Question

Correct order for boiling point for the given compound is :
a)1-chloropropane
b)Isopropyl chloride
c)1-chlorobutane
A. $a < b < c$
B. $b > a > c$
C. $b < a < c$
D. $a > b > c$

Answer 1

Hint: In alkyl halides with the same halogen group, the boiling point decreases with an increase in branching of the carbon chain and increases with the increases in the length of the carbon chain of the alkyl group.

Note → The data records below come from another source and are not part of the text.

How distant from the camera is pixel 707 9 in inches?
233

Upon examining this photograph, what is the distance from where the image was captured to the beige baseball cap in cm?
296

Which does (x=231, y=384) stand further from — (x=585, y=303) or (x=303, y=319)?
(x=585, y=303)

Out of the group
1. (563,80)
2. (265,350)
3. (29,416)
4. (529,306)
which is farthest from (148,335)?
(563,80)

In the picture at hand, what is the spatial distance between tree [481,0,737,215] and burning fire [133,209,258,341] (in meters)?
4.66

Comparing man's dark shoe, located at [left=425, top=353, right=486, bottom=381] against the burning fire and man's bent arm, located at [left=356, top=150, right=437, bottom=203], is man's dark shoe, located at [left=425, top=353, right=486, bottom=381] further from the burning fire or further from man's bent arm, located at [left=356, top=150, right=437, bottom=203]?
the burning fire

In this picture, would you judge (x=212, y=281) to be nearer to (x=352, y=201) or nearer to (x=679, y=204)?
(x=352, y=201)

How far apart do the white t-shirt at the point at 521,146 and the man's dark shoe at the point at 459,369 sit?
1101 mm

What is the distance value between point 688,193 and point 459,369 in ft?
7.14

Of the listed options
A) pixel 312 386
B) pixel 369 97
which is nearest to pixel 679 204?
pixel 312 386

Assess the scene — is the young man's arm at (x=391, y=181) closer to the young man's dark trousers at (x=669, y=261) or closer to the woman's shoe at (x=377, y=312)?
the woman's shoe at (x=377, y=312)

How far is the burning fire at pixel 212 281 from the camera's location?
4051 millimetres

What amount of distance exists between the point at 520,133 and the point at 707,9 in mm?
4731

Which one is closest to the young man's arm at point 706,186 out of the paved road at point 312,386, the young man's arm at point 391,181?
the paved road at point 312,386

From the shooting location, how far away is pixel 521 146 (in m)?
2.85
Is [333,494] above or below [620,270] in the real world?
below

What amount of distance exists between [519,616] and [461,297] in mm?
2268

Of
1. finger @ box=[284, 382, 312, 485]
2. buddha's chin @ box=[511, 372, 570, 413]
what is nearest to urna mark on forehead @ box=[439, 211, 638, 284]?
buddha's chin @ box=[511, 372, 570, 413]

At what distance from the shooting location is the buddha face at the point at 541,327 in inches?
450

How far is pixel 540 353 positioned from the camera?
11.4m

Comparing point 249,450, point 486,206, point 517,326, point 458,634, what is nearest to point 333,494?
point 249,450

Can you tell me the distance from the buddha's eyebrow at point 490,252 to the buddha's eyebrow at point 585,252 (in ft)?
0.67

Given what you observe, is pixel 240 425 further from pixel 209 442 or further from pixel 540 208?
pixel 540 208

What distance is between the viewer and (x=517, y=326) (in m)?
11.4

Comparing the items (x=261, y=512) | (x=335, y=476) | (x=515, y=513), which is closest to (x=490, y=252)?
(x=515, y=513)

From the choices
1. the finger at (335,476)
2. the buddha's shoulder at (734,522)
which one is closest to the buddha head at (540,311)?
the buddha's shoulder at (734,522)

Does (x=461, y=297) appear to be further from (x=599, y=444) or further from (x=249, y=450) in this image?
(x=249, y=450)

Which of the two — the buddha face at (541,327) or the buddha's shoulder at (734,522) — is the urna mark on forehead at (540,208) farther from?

Complete step by step answer:
In the given three options mentioned above, 1-chloropropane is an alkyl halide with three carbon atom chain and one chlorine group attached to 1st carbon atom of the alkyl group, Isopropyl chloride which is 2-chloropropane has three carbon atom chain and one chlorine group attached to 2nd carbon atom of the alkyl group and 1-chlorobutane is an alkyl halide with four carbon atom chain and one chlorine group attached to 1st carbon atom of the alkyl group. Now, after discussing the structure of the given isomers, we can conclude that 1-chlorobutane has the longest carbon chain as the other two has three carbon atom chain and 1-chlorobutane has a alkyl group with four carbon atoms chain and hence, has the it has the highest boiling point. Now, Isopropyl chloride which is 2-chloropropane has three carbon atom chain and one chlorine group attached to 2nd carbon atom of the alkyl group which gives branching to the carbon chain and as already discussed, boiling point decreases with an increase in branching of the carbon chain and thus Isopropyl chloride has the lowest boiling point. This discussion brings us to the conclusion that 1-chlorobutane has the highest whereas Isopropyl chloride has the lowest boiling point. As per which, $b < a < c$ is the correct option.

Hence, the option C is correct

Note: In the above question, the compound with longer alkyl group chain and less branching will have the highest boiling point. Isopropyl chloride is also known as 2-propyl chloride and sec-propyl chloride. However, the IUPAC for Isopropyl chloride is 2-chloropropane.